*掲載テキスト*:
++++++

アルコール依存症は本人の健康だけでなく、家族、社会にも悪影響を及ぼす。依存症に陥っているかどうかの手がかりになる、男女別のチェック方法を紹介する。
1.アルコール依存症とは
アルコール依存症は、飲酒をコントロールできなくなる病気です。“大酒飲み”や“意志薄弱者”に起きると思われがちですが、実は飲酒量が少なくても、高齢者や女性ではアルコール依存症に陥ることがあります。最近は、女性や高齢者の患者さんが増え、全体の半分近くになっています。
WHO(世界保健機構)では、アルコールは60以上の病気やけがの原因になると報告しています。脂肪肝や肝硬変といった肝機能障害をはじめ、高血圧や膵炎[すいえん]、食道がんをはじめとするがん、不整脈・心不全などの心臓病も多く見られます。さらに、アルコールが脳の神経細胞などを壊すため脳が萎縮して、記憶障害など脳の機能障害が生じる場合があります。
2.アルコール依存症の症状
アルコール依存症の中心的な症状として、飲む時間、飲む状況、飲む量の3つのコントロールをできなくなることがあげられます。長時間飲み続ける、仕事中でも飲んでしまう、大量に飲むなどの飲み方をするようになり、その結果、体内に常にアルコールがある状態を維持しようとして連続飲酒をするようになります。また、中枢神経や脳の神経細胞が常にアルコールに触れている状態になり、脳の神経細胞が変化して神経順応という状態になります。そうなると、アルコールがある状態を正常と判断するようになり、アルコールが体から抜けたときに、「手や指が震える」「異常に汗をかく(特に寝汗)」「激しい吐き気・おう吐」「下痢」「睡眠障害」などの離脱症状が現れます。さらに重症化すると、幻覚症状や意識障害、てんかんの発作を起こすこともあります。

++++++

*作業指示*:
1. アルコール依存症の文章から、「1.アルコール依存症とは」から「発作を起こすこともあります。」までの部分をそのまま繰り返して書いてください。
2. アルコール依存症の文章の最後の文を受けて、その続きを書き継いでください。
この後に続く行は、アルコール依存症の文章とは別の資料です。

*保存済みのデータ項目*:
++++++

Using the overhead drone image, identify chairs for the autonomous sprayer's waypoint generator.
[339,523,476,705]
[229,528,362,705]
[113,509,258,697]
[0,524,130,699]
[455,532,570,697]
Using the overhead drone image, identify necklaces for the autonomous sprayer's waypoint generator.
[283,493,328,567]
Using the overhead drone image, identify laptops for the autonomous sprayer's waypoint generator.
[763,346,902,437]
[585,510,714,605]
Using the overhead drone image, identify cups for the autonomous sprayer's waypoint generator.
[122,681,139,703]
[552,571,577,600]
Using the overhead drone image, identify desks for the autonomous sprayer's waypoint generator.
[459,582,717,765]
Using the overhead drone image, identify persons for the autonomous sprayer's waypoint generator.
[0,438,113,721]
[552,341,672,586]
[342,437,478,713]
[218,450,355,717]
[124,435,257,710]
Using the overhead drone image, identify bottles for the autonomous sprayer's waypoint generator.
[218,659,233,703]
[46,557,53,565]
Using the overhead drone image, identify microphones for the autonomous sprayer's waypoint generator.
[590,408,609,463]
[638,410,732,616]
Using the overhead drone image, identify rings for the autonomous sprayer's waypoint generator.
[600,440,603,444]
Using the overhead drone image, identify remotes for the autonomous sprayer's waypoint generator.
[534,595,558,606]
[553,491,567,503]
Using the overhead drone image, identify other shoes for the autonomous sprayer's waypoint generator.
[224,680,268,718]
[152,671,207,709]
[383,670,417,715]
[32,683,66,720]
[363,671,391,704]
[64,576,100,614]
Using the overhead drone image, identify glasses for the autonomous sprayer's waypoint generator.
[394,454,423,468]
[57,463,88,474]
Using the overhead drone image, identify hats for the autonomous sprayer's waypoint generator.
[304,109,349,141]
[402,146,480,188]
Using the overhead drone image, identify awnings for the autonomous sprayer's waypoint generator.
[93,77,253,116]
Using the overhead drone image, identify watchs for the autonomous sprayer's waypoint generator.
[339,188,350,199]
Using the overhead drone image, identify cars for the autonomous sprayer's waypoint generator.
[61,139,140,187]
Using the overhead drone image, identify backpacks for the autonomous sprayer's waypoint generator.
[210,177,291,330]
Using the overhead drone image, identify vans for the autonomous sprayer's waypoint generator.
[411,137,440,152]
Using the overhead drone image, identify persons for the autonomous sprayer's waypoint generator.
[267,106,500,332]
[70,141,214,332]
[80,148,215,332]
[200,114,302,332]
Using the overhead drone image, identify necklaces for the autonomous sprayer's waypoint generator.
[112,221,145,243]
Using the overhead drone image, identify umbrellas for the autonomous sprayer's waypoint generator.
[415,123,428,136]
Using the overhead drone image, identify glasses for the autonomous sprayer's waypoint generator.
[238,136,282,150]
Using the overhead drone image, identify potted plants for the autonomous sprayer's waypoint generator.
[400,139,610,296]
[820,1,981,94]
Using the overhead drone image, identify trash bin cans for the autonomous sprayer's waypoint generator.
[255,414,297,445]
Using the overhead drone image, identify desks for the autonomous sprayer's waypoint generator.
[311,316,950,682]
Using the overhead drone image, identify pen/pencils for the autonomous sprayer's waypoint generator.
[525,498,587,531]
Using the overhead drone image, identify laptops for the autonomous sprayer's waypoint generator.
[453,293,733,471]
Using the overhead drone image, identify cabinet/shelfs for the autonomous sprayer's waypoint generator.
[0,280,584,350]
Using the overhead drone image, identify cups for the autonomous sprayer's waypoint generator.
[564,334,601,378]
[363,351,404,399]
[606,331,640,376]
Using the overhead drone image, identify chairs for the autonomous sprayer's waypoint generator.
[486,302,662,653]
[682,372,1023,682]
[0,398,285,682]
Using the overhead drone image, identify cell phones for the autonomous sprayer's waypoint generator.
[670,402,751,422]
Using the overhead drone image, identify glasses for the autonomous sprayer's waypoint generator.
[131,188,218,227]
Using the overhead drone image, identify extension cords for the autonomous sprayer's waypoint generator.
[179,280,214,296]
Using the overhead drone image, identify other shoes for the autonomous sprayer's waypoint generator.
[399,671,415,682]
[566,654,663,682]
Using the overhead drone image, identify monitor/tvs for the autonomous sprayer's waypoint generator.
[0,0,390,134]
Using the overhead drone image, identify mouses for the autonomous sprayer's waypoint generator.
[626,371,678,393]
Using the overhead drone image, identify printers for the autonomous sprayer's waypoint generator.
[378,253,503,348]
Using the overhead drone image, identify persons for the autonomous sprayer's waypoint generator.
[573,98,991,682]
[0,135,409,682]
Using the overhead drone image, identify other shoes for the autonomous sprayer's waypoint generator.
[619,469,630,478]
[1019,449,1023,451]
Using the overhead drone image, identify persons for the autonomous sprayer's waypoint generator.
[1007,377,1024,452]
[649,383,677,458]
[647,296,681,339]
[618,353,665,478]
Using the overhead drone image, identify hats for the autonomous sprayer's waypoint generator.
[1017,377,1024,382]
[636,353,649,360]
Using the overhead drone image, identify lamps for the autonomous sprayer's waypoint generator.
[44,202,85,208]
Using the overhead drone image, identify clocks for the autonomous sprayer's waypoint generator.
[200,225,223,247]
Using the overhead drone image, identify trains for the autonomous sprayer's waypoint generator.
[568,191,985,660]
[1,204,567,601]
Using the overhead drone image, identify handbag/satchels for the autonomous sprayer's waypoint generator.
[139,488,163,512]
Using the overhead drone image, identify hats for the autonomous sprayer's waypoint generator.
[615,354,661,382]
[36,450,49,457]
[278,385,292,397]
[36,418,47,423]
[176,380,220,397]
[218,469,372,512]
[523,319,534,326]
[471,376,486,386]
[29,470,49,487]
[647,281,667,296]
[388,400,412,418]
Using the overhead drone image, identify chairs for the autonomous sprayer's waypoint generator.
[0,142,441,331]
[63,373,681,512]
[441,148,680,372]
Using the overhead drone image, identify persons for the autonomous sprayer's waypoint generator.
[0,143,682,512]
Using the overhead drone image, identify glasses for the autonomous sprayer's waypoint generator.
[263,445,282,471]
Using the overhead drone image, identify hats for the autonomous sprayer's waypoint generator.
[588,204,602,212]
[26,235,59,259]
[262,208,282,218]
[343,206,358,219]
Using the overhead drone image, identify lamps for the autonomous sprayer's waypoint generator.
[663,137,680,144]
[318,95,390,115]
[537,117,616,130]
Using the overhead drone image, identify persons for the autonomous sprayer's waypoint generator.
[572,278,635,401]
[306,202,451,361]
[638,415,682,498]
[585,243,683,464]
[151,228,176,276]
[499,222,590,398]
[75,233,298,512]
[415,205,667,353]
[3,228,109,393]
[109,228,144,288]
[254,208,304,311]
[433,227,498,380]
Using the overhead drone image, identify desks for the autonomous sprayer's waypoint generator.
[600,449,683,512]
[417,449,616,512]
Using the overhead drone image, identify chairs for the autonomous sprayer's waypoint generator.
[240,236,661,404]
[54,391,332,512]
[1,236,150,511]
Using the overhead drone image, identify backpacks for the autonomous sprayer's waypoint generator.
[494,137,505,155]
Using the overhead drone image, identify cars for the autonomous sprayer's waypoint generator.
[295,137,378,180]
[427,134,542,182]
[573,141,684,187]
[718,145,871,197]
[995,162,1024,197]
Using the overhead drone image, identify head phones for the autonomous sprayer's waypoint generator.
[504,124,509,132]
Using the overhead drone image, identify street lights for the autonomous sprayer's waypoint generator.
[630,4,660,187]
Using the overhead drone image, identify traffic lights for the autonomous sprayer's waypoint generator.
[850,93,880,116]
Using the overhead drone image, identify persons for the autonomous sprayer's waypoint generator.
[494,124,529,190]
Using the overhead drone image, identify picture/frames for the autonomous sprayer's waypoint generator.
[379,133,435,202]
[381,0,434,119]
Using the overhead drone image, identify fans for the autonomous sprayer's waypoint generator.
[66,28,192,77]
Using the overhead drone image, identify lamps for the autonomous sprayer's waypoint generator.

++++++

*課題別の解答*:
1.
1.アルコール依存症とは
アルコール依存症は、飲酒をコントロールできなくなる病気です。“大酒飲み”や“意志薄弱者”に起きると思われがちですが、実は飲酒量が少なくても、高齢者や女性ではアルコール依存症に陥ることがあります。最近は、女性や高齢者の患者さんが増え、全体の半分近くになっています。
WHO(世界保健機構)では、アルコールは60以上の病気やけがの原因になると報告しています。脂肪肝や肝硬変といった肝機能障害をはじめ、高血圧や膵炎[すいえん]、食道がんをはじめとするがん、不整脈・心不全などの心臓病も多く見られます。さらに、アルコールが脳の神経細胞などを壊すため脳が萎縮して、記憶障害など脳の機能障害が生じる場合があります。
2.アルコール依存症の症状
アルコール依存症の中心的な症状として、飲む時間、飲む状況、飲む量の3つのコントロールをできなくなることがあげられます。長時間飲み続ける、仕事中でも飲んでしまう、大量に飲むなどの飲み方をするようになり、その結果、体内に常にアルコールがある状態を維持しようとして連続飲酒をするようになります。また、中枢神経や脳の神経細胞が常にアルコールに触れている状態になり、脳の神経細胞が変化して神経順応という状態になります。そうなると、アルコールがある状態を正常と判断するようになり、アルコールが体から抜けたときに、「手や指が震える」「異常に汗をかく(特に寝汗)」「激しい吐き気・おう吐」「下痢」「睡眠障害」などの離脱症状が現れます。さらに重症化すると、幻覚症状や意識障害、てんかんの発作を起こすこともあります。

2.
3.家族や社会への影響
アルコール依存症の問題は、本人の健康問題だけにとどまらず、家族や周りの人を巻き込み、さらに広く社会にまで影響を及ぼします。家庭内暴力や虐待のほか、事件、事故、飲酒運転も問題です。また、自分の置かれた状況や健康の問題を苦にした自殺がよく見られます。医療費や労働力の損失、事件や事故による損失などの、社会の経済的な損失にもつながっています。
アルコール依存症を起こしても、専門医療機関で治療を受ければ、回復が望めます。自分や家族のアルコール依存症が疑われる場合は、スクリーニングテストなどを活用して早めに気付き、対処していくことが大切です。